Both the most famous live album ever made, and in my eyes, the best. Nothing comes close to the passionate performances on this album. MTV Unplugged in New York is a perfect release in the Nirvana catalogue because it showed a completely different side to them. It was a posthumous release, brought out after the death of front man Kurt Cobain due to the demand and need for new Nirvana material and I always feel so glad that they did it.
The band had their reservations about doing it and it seems as if Kurt Cobain was a nightmare during the entire process. His mindset around the time this album was made fascinates me, because not longer after, he killed himself and during the making of it he was suffering from drug withdrawal symptoms and anxiety. But I think he felt if you're going to do something, do it right, and do it your way. They'd seen other bands attempt this kind of format, and they didn't adapt their sound accordingly, and Nirvana didn't want to do that. They didn't want to do what other bands did, get up on stage, and play a usual typical setlist including all their hits.

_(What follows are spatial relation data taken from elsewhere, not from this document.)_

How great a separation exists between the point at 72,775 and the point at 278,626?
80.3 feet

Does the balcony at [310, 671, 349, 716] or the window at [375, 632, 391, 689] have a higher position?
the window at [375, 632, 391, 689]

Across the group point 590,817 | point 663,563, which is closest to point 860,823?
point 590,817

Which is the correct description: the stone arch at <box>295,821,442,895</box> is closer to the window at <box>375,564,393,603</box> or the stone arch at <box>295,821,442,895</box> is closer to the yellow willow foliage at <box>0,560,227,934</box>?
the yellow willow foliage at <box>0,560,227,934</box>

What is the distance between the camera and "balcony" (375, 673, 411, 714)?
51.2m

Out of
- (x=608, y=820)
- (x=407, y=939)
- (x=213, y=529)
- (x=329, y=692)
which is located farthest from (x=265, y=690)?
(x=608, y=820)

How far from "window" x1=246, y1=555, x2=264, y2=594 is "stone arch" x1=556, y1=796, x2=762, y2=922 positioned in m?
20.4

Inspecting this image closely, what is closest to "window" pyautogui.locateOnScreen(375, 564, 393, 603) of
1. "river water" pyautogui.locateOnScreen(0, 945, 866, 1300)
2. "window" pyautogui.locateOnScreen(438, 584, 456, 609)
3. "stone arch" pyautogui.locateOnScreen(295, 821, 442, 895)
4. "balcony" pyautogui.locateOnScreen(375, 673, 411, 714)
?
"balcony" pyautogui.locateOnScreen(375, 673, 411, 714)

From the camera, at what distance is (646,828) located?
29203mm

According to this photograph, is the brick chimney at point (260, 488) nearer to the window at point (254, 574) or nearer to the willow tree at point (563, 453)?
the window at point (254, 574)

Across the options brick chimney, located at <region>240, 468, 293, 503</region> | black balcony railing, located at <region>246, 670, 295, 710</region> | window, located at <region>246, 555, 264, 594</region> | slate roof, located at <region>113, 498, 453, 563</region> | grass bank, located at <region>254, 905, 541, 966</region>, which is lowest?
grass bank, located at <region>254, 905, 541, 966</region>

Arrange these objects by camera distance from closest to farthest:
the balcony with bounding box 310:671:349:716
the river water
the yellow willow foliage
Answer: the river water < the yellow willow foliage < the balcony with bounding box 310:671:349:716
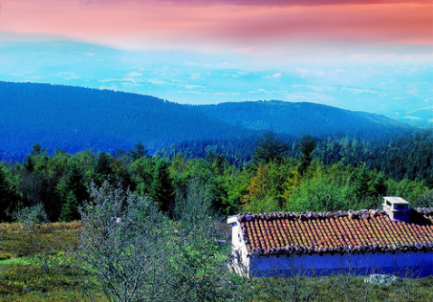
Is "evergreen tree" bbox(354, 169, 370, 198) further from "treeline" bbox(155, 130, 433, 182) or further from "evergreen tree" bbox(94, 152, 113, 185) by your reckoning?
"evergreen tree" bbox(94, 152, 113, 185)

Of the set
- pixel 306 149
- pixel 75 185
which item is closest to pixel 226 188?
pixel 75 185

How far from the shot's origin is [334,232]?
21969 millimetres

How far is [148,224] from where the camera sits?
36.6 ft

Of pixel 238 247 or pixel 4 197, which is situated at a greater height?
pixel 238 247

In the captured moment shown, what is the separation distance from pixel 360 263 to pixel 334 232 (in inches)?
85.0

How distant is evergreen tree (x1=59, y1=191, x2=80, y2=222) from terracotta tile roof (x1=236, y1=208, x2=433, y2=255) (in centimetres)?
3043

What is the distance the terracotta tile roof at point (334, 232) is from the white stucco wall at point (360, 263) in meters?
0.39

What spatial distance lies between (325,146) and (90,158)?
62.9 meters

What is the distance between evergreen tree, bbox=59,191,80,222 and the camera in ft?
154

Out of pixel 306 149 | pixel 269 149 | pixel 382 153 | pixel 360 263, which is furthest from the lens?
pixel 382 153

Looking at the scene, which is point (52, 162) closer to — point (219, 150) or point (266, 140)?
point (266, 140)

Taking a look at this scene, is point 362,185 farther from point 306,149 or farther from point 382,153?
point 382,153

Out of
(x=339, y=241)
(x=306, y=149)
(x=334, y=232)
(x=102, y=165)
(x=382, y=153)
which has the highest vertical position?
(x=306, y=149)

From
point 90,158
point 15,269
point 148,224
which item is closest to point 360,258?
point 148,224
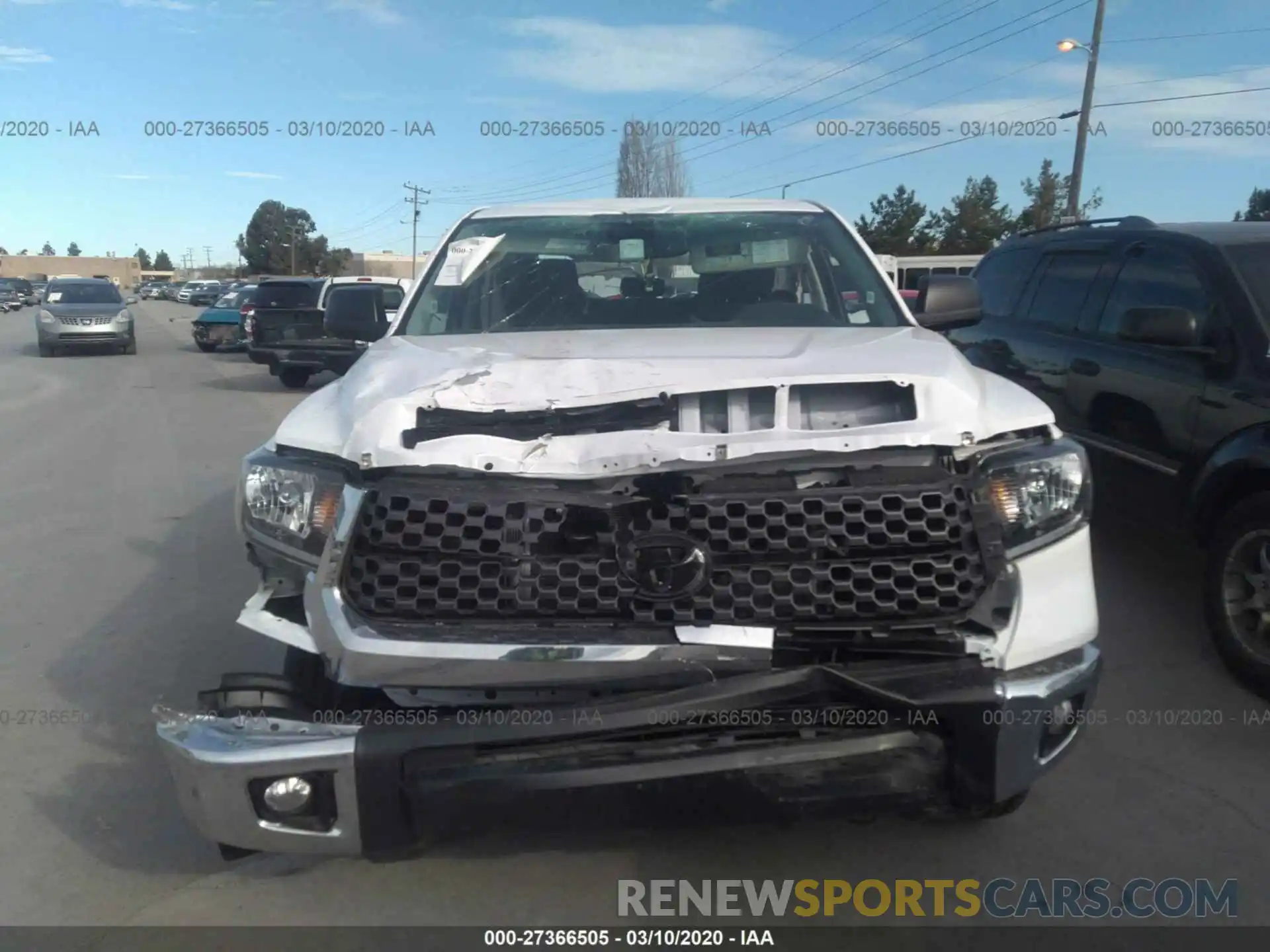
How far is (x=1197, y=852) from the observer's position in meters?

I think it's great that they approached it in this way. The first time I listened to it, I looked at the tracklist and was quite taken aback. A lot of the usual suspects weren't present, and I remember being quite apprehensive but also incredibly excited. I was most certainly wrong to be apprehensive, because MTV Unplugged in New York contains great song choices and a great collection of songs, but I sometimes wish that there was more. More Nirvana stuff, anyway. I adore the Meat Puppets songs, the Bowie cover, the Lead Belly and Vaseline's cover, but there were Nirvana songs I would have loved to have seen interpretations for. Though, Smells Like Teen Spirit is not one of them. Even though I would have loved to see more Nirvana interpretations, I wouldn't trade the covers for the world. The Nirvana songs they did choose, and the covers, went hand in hand and they were performed and executed perfectly despite early initial problems and worries.
In a way, as great as it is, this album makes me angry. Before Kurt Cobain's death his good friend Michael Stipe said he wanted to go in a quieter, more acoustic, string-driven direction as opposed to continuing the greasy haired, loud, abrasive grunge sound that the band so brilliantly mastered and like Stipe, I'm also angry at him for killing himself because it could have been outstanding. I love Nevermind and In Utero, and think Bleach is a fine debut, but if Kurt Cobain had stayed alive I would have loved to have seen him make a huge departure and do something different. It would have gone down as one of those defining releases that could alienate and separate fans. But I think that's exactly what he would have wanted. I always think Kurt Cobain, after the initial success of Nevermind, would have tried to do it his way.
The band proved that they could transcend genre and completely reinvent their sound and still sound great with MTV Unplugged in New York.